Short exercise 1: List every function whose name starts with "dispatch_" that is called in the code in the forum thread below.

Document section:
EndPointSecurity system extension crashing due to deadline

Hi ,

Greetings of the day!

I would like to get help to avoid the Endpoint Security System Extension crash due to below reason:

Termination Reason:    Namespace ENDPOINTSECURITY, Code 2 EndpointSecurity client terminated because it failed to respond to a message before its deadline

Couple of events we have subscribed and for AUTH related events we are receiving deadline of 14 seconds in Sonoma and to avoid above issue we have implemented a queue to provide verdict within the deadline to avoid the OS killing of our extension however sometime we observe that we are getting crash with below message:

Termination Reason:    Namespace ENDPOINTSECURITY, Code 2 EndpointSecurity client terminated because it failed to respond to a message before its deadline

**Dispatch Thread Soft Limit Reached: 64** (too many dispatch threads blocked in synchronous operations)

There is no GCD API to check whether queue is reached to soft limit so we need help here to know or check whether queue is reached to soft limit 64.

if we can check above then we should avoid adding the new tasks in it until its free to accept the tasks.

And for NOTIFY_CLOSE, we are getting big value in seconds as deadline however we are adding all the processing of NOTIFY_CLOSE with dispatch_async however still receiving the crash.

Here is code for AUTH_OPEN :

dispatch_queue_t gNotifyCloseQueue = dispatch_queue_create(
     "com.example.notify_close_queue", dispatch_queue_attr_make_with_qos_class(DISPATCH_QUEUE_CONCURRENT_WITH_AUTORELEASE_POOL,
                                             QOS_CLASS_UTILITY, 0));
dispatch_queue_t gAuthOpenQueue = dispatch_queue_create("com.example.auth_open_queue",dispatch_queue_attr_make_with_qos_class(DISPATCH_QUEUE_CONCURRENT_WITH_AUTORELEASE_POOL,QOS_CLASS_USER_INTERACTIVE, 0));
BOOL AuthOpenEventHandler(es_message_t *pesMsg)
{
    //Some Processing we are doing here like Calculate the deadline in seconds etc. and we are receiving 14 seconds in Sonoma

    // deadline - 14 seconds
    if ( deadlineInSeconds < 10 )
    {
        dispatch_time_t triggerTime = dispatch_time(pesMsg->deadline, (int64_t)(-1 * NSEC_PER_SEC));
        
        __block es_message_t *pesTempMsg;
        pesTempMsg = es_copy_message(pesMsg);
        
        dispatch_after(triggerTime, gAuthOpenQueue, ^{
            
            if (pesTempMsg != NULL)
            {
                esRespondRes = es_respond_flags_result(pesClt,pesMsg,pesMsg->event.open.fflag,false);
                if(ES_RESPOND_RESULT_SUCCESS != esRespondRes)
                {
                    es_free_message(pesTempMsg);
                    return;
                }
                if (pesTempMsg != NULL) {
                    es_free_message(pesTempMsg);
                }
            }
            return;
        });
    }
    // Some Processing we are doing here to provide verdict and we are making sure that within 11 seconds we are setting the verdict
    // we are setting iRetFlag here based on verdict
    
    if (NULL != pesMsg)
    {
        esRespondRes = es_respond_flags_result(pesClt,pesMsg,iRetFlag,false);
        if(ES_RESPOND_RESULT_SUCCESS != esRespondRes)
        {
            es_free_message(pesMsg);
            return FALSE;
        }
    }
    return TRUE;
}

Here is the code for NOTIFY_CLOSE:

BOOL NotifyEventHandler(es_message_t *pesMessage)
{
    if (pesMessage->event_type == ES_EVENT_TYPE_NOTIFY_CLOSE && YES == pesMessage->event.close.modified)

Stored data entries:
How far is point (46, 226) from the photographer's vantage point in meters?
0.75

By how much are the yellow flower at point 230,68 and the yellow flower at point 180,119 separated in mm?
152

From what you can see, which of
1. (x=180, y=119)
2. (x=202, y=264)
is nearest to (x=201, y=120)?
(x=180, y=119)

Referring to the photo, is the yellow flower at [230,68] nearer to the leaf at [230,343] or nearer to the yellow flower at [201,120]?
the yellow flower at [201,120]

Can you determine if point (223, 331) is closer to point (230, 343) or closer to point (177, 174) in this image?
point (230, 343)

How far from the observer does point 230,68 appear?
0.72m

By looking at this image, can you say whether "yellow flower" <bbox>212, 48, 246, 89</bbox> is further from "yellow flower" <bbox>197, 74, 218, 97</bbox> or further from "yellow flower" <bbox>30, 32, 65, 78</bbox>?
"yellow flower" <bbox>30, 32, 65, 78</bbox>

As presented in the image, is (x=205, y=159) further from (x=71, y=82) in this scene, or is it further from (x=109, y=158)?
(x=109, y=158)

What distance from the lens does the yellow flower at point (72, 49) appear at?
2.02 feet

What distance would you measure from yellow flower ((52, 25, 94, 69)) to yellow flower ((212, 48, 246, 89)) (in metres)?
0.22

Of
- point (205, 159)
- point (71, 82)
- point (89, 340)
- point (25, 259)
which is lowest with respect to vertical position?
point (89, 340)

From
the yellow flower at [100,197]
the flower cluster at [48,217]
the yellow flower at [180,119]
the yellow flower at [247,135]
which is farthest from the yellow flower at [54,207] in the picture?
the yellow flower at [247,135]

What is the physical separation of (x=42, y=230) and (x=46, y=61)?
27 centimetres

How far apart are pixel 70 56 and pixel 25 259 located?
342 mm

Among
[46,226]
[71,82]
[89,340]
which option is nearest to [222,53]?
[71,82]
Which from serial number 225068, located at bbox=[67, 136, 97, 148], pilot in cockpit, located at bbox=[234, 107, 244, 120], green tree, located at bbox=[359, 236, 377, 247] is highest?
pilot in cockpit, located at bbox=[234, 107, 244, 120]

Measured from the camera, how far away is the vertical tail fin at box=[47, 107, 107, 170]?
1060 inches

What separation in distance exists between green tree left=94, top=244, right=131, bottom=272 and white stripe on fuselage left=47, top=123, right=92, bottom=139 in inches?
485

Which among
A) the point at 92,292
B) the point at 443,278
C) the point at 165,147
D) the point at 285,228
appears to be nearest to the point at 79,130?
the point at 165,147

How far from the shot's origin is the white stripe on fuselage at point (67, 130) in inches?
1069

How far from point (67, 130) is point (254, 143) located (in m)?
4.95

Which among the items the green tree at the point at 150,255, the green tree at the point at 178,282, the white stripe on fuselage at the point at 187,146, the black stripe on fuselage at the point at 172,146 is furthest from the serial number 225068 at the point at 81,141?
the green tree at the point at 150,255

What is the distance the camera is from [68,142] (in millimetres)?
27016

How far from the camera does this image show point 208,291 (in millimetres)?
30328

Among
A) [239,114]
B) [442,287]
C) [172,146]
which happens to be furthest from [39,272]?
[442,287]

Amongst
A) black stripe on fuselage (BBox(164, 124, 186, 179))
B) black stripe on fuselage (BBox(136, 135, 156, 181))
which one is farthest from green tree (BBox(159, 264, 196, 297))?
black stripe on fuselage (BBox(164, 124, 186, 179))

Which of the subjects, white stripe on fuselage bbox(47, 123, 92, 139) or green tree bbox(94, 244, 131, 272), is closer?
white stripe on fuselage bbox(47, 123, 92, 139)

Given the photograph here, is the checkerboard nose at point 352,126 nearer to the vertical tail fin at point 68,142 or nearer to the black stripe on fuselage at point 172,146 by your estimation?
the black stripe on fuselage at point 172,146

Short exercise 2: Put the rows, starting with the line that contains "Given the photograph" and running through the end of the rows, into a Markdown table with the columns "No." and "Line". Leave out blank lines.

Problem solution 1: dispatch_queue_create, dispatch_queue_attr_make_with_qos_class, dispatch_time, dispatch_after

Problem solution 2:
| No. | Line |
|---|---|
| 1 | Given the photograph here, is the checkerboard nose at point 352,126 nearer to the vertical tail fin at point 68,142 or nearer to the black stripe on fuselage at point 172,146 by your estimation? |
| 2 | the black stripe on fuselage at point 172,146 |